Certo é que, durante belos anos, Frei Álvaro, meia-noite dada, fugia
aos muros do seu convento, e, escolhendo escuras ruas, cosendo-se à própria
sombra, ia pedir à alcova de Leonília o que não lhe podia
dar a solidão da cela.
Pertenceria só ao frade a bela moça? Não o creio.
E ele? seria só dela? Também não, pois reza a lenda donde
me vem o caso que, em vários outros pontos da cidade Frei Álvaro
era igualmente visto fora de horas, embuçado e suspeito, correndo sem dúvida
em busca de profanas consolações daquele mesmo gênero.
Mas, no martírio da reclusão a que por último se votara,
era seguro a lembrança de Leonília o seu maior tormento. E assim,
aconteceu que, certa noite, à força de pensar nela, foi tal o seu
desassossego de corpo e alma, que o frade não pôde rezar, nem pôde
dormir, nem pôde ler, nem pôde fazer nada. Com os olhos fechados ou
abertos, tinha-a defronte deles, linda de amor, a enlouquecê-lo de saudade
e de desejo.
Então, desistindo da cama e dos livros, pôs-se à janela, muito
triste, e ficou longo tempo a consultar a noite silenciosa. Lá fora a lua,
inda mais triste, iluminava a cidade adormecida e no alto as estrelas pareciam
que pestanejavam de tédio. Nada lhe mandava um ar de consolação
para aquela infindável tortura de desejar o proibido.

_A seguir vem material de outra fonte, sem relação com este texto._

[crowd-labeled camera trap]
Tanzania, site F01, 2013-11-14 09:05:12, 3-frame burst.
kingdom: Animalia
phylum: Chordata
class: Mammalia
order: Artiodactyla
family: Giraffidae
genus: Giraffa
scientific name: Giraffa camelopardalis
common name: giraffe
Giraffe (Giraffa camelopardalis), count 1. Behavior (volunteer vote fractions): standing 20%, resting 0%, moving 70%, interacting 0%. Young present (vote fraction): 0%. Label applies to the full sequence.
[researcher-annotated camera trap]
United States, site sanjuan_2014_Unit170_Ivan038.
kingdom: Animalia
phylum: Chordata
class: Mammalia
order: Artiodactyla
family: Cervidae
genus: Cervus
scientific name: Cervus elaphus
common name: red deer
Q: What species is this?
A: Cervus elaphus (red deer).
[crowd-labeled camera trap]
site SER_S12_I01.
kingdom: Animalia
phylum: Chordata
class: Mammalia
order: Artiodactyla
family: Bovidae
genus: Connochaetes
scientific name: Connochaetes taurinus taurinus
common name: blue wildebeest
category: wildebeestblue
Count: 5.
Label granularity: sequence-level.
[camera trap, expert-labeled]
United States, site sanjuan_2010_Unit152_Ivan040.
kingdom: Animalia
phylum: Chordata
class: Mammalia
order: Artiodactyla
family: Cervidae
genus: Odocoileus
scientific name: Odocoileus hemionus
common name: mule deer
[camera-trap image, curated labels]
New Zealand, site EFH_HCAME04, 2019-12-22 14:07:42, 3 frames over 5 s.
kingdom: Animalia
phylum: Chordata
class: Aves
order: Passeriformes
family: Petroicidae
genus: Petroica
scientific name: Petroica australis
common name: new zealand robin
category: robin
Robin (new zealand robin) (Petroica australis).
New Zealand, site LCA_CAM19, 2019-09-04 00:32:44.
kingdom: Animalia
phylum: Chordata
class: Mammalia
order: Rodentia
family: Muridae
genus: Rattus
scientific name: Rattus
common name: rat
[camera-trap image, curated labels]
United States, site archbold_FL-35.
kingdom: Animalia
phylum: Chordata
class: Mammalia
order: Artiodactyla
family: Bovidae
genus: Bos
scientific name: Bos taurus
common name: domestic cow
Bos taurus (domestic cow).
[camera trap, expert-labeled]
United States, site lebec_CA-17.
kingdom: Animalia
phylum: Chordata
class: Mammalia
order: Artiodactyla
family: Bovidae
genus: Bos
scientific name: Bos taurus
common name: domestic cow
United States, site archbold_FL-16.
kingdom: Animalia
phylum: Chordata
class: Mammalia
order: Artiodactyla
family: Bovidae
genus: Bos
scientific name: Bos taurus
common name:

De repente, porém, estremeceu, sem poder acreditar no que viam seus olhos.
Seria verdade ou seria ilusão dos seus atormentados desejos?... La embaixo,
no pátio, dentro dos muros do convento, um vulto de mulher passeava sobre
o lajedo.
Não podia haver dúvida!... Era uma mulher, uma mulher toda de branco,
com a cabeça nua e os longos cabelos negros derramados.
Céus ! E era Leonília!... sim, sim, era ela, nem podiam ser de outra
mulher aqueles cabelos tão formosos aquele airoso menear de corpo! Sim!
era ela... Mas, como entrara ali?... Como se animara a tanto?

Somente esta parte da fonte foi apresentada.